“STILL A WORK IN PROGRESS,” by Jo Knowles, Candlewick, Aug. 2, 2016, Hardcover, $16.99 (ages 10-14)
For a long time, it seemed like everything coming out in the middle-grade market was firmly entrenched in fantasy/magical genres. Not so anymore. The past year or so has seen a great onslaught of real kids dealing with real situations. “Still a Work in Progress,” by Jo Knowles, is one such book.
Noah lives in a place where everyone knows everyone. His school is so small, they hold a community meeting every week in the school’s old music room, and everyone must attend. Seventh grade is hard enough in an average-sized school, but it’s even harder when you don’t even have the opportunity to hide in a crowd.
Seventh grade is when everything seems to change and it all changes at different rates. Girls are confusing.
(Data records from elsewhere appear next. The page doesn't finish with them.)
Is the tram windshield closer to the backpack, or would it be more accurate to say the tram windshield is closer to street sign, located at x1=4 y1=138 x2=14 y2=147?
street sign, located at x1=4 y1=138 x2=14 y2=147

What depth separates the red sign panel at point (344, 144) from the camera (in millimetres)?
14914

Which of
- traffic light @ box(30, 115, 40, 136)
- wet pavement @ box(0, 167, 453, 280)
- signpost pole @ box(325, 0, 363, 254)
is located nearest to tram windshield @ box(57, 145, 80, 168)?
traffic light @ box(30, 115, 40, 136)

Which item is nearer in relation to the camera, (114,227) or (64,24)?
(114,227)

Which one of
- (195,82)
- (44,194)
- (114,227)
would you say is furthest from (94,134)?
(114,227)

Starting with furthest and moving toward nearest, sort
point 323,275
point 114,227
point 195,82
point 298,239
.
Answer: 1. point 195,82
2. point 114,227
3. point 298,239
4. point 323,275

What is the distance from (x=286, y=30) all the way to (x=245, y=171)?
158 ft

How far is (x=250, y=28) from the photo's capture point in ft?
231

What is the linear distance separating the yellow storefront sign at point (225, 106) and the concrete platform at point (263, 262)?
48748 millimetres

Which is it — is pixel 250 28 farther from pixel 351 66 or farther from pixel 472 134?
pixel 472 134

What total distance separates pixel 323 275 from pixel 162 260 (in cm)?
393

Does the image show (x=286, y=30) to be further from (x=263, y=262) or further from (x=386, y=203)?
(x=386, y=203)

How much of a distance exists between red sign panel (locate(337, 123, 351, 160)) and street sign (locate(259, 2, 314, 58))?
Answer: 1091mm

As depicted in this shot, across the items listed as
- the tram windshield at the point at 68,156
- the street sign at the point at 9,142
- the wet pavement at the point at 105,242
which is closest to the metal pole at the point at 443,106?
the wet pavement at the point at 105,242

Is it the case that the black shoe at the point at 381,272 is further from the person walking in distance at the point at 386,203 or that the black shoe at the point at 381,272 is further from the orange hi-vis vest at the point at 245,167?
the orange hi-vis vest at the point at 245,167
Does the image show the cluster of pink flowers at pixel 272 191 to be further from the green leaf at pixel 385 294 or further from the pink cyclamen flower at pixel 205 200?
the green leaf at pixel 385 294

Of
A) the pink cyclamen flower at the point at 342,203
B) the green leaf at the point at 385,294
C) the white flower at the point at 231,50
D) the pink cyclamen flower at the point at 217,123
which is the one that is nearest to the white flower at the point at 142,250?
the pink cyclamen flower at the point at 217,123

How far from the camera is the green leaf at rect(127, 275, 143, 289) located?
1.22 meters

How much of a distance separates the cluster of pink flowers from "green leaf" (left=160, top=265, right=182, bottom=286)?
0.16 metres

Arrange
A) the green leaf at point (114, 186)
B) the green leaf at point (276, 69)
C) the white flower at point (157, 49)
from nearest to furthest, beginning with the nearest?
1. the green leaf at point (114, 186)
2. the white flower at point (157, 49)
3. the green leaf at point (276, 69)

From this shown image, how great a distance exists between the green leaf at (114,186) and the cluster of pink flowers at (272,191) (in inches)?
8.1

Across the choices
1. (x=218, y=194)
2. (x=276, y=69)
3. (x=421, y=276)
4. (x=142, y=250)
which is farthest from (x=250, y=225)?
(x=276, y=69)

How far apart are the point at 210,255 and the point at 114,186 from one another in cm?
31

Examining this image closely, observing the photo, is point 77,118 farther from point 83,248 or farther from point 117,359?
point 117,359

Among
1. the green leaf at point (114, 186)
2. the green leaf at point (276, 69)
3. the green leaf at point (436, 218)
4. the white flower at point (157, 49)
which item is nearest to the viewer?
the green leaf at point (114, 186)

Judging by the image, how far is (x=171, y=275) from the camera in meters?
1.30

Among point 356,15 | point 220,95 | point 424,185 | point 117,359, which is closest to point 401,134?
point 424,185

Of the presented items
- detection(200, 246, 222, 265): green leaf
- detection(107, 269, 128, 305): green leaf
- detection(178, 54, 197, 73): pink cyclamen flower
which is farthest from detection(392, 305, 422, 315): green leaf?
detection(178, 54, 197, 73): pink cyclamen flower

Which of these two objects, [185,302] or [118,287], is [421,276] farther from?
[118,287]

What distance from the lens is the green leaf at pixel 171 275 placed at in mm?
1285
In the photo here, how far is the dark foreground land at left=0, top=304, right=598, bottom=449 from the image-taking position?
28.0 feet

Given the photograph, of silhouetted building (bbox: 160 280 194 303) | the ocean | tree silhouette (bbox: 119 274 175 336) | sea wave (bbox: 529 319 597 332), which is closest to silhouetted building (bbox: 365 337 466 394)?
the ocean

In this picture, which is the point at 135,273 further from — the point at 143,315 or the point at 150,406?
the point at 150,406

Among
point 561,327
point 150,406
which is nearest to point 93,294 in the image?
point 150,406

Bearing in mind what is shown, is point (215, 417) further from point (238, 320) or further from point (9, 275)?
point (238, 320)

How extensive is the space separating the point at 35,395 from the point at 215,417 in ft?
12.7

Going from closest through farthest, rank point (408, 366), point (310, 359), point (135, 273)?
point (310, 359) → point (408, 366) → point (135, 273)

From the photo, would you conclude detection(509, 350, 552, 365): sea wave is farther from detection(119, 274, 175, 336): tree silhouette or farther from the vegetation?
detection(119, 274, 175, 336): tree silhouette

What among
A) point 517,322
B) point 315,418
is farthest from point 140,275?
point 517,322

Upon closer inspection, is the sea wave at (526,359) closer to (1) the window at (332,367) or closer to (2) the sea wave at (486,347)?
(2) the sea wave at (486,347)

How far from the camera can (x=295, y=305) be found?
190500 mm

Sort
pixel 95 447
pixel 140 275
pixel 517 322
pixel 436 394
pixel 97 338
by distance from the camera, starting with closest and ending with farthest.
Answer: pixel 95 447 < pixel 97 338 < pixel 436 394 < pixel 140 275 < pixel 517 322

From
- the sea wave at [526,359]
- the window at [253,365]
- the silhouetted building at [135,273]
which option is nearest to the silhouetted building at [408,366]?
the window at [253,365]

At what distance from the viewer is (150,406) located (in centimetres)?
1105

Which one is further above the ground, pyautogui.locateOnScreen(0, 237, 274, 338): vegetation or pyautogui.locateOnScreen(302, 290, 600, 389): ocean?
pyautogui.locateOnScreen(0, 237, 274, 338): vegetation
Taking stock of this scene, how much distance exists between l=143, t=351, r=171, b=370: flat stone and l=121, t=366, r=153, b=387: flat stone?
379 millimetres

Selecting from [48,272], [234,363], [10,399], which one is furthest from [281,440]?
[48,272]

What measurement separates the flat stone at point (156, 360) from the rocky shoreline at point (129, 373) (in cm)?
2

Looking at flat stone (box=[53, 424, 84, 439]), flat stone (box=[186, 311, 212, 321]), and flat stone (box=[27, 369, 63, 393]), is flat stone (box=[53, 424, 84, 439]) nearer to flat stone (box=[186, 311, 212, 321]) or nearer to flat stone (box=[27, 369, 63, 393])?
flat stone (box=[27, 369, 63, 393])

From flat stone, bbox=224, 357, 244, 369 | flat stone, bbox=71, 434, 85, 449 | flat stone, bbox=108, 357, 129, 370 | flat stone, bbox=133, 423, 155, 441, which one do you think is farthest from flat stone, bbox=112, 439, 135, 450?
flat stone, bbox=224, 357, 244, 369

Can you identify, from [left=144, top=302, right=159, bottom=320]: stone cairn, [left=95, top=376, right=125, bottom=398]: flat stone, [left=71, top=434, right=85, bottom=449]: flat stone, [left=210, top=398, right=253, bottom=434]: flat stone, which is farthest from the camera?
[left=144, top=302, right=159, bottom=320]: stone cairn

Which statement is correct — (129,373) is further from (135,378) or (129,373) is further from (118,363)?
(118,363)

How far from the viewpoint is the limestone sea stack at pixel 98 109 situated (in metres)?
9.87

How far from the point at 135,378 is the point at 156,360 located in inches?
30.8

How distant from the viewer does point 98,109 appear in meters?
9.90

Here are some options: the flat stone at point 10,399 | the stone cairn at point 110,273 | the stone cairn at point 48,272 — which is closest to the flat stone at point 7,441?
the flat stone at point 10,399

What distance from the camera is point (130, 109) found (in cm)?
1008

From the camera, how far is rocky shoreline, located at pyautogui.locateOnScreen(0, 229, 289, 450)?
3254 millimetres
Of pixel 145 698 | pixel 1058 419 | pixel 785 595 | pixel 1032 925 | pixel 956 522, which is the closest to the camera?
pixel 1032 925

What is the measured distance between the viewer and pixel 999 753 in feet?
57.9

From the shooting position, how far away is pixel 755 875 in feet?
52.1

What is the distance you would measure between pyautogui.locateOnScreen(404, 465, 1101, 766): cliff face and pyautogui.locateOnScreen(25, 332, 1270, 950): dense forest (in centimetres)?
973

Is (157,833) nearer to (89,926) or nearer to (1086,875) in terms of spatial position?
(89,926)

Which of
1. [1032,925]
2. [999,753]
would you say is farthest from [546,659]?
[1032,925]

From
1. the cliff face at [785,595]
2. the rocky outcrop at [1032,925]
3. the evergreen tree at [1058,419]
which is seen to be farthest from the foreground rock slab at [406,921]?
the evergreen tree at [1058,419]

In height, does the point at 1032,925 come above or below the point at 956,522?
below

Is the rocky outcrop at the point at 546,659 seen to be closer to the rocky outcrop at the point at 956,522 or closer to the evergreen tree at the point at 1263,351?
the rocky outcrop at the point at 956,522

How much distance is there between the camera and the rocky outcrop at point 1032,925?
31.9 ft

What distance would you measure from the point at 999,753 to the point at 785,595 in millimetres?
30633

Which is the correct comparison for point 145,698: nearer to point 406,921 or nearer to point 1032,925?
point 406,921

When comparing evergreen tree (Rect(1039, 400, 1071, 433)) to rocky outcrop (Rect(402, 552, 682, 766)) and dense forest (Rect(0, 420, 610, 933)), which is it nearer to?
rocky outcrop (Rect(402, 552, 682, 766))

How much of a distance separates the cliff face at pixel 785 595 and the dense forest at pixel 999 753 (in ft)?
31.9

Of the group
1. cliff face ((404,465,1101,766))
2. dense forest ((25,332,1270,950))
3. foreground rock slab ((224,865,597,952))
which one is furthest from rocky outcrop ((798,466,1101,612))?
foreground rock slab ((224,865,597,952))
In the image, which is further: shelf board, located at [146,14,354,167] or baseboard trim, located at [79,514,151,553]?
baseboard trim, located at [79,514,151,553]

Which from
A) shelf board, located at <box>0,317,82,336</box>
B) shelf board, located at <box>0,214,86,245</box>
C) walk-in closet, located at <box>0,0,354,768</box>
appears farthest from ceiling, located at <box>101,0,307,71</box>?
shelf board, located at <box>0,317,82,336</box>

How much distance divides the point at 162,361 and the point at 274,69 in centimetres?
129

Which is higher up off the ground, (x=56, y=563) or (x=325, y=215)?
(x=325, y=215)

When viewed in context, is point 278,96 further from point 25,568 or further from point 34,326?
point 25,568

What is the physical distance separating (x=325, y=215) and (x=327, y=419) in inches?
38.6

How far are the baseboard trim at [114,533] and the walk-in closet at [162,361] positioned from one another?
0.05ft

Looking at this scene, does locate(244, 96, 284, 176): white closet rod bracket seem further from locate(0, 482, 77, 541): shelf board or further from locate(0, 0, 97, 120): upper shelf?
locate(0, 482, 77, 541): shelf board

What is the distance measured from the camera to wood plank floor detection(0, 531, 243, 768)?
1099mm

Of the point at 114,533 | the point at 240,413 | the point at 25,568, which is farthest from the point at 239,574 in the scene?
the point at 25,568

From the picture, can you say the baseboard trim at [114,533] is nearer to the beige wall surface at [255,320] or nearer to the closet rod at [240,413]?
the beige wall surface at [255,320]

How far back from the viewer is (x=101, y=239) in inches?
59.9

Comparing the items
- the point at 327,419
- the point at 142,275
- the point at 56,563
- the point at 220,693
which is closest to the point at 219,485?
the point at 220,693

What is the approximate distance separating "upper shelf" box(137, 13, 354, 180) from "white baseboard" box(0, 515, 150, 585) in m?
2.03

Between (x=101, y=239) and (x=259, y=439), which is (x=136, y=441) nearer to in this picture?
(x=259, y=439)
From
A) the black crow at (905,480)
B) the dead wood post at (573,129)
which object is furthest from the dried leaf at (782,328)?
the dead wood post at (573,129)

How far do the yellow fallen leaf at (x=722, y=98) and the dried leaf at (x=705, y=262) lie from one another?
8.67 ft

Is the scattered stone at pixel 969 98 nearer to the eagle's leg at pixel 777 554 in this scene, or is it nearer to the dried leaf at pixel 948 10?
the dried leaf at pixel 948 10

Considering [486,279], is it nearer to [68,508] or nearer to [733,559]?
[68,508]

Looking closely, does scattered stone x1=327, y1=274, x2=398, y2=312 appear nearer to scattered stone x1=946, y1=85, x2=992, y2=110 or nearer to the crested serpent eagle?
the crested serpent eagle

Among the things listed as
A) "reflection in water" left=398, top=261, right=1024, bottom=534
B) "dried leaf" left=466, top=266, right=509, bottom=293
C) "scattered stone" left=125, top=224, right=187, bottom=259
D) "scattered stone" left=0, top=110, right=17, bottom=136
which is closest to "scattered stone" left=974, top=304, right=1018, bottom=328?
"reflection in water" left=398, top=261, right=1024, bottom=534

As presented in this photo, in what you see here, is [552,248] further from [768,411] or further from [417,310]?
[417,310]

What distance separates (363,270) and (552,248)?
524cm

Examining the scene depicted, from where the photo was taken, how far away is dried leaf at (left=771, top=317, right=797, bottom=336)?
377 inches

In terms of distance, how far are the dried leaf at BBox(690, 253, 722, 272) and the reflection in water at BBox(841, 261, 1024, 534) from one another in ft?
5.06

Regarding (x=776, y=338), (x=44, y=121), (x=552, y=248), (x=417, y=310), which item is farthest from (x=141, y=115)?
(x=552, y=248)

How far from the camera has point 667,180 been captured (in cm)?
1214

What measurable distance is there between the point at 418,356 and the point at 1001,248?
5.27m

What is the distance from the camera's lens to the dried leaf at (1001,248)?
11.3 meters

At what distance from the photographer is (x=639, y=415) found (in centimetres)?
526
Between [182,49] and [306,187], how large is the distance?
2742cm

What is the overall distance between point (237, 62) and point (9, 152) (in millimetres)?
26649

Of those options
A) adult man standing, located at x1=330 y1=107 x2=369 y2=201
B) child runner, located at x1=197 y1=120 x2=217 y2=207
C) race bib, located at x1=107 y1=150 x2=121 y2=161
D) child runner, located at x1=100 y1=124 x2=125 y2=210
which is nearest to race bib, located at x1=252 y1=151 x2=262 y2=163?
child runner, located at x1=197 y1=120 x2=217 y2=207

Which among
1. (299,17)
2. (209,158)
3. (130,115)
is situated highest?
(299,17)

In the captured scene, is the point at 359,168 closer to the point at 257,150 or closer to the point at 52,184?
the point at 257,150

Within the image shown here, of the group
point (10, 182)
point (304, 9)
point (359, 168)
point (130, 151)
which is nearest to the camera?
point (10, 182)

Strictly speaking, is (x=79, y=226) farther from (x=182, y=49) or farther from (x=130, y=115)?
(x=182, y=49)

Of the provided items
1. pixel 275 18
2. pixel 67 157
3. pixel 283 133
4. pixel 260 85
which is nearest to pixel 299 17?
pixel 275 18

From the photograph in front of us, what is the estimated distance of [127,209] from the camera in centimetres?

Homework is boring. And even Noah’s friends are giving in to their hormones.
About the only place Noah feels comfortable is in art class. There, he can mold a piece of clay and disappear into another world.
Home life isn’t much better. Noah’s older sister, Emma, is acting weird again. He thought she’d been doing better ever since the Thing They Don’t Talk About. Now he’s not so sure. Her crazy food rules are becoming stricter and her clothes baggier. Things are not better, and seventh grade will not be normal.
At first, I had a hard time getting into “Still a Work in Progress.” A put it aside a few times before dedicating an uninterrupted half hour to really give it a chance. I’m glad I did. I think my initial struggle cam in part because of the seventh-grade-boy antics that happen early on. They’re not something I can really relate to. But as I settled in, those antics took a backseat to Noah and his story.
As I’ve mentioned before, I grew up with a sick brother. Often, people would forget that his illness was not just his; it was our family’s. Author Jo Knowles knows that. Throughout “Still a Work in Progress” you see how Emma’s eating disorder affects everyone she comes in contact with, especially her family. Noah harbors guilt for something he has no control over, and he finds himself walking on eggshells not only with his sister but his parents as well.
“Still a Work in Progress” is a realistic look at navigating middle school. Knowles is never heavy-handed or overly sappy. And I appreciated the elements of humor sprinkled throughout. These bright spots lightened what could have been an overly heavy novel. Instead, what you get is a book that celebrates life and all of its complexities.